• _Written task_
Can you write out every line between the one holding "Glancing at this" and the one holding "is farthest from the viewer?", inclusive, adding 79 to each distance in the answers?

---- Provided records

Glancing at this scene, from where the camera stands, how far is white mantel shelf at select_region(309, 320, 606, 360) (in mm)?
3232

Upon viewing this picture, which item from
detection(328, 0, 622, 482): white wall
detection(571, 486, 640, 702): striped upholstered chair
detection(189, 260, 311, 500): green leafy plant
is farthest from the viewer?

--------
---- Provided records

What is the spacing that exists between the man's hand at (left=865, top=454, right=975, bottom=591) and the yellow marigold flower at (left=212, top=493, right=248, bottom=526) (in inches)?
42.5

--------
---- Provided records

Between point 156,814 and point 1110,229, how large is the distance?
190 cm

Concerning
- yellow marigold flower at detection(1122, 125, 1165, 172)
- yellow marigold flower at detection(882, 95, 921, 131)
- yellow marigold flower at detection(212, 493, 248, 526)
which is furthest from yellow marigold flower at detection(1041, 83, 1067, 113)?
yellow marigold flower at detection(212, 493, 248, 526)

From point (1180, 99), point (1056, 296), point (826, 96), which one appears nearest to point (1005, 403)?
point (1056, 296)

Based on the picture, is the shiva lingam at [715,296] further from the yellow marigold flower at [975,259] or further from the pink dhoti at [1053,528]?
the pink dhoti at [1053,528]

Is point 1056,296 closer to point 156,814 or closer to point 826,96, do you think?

--------

• _Task response_
Glancing at this scene, from where the camera stands, how far is white mantel shelf at select_region(309, 320, 606, 360) (in mm)?
3311

Upon viewing this picture, which item from
detection(328, 0, 622, 482): white wall
detection(571, 486, 640, 702): striped upholstered chair
detection(189, 260, 311, 500): green leafy plant
is farthest from the viewer?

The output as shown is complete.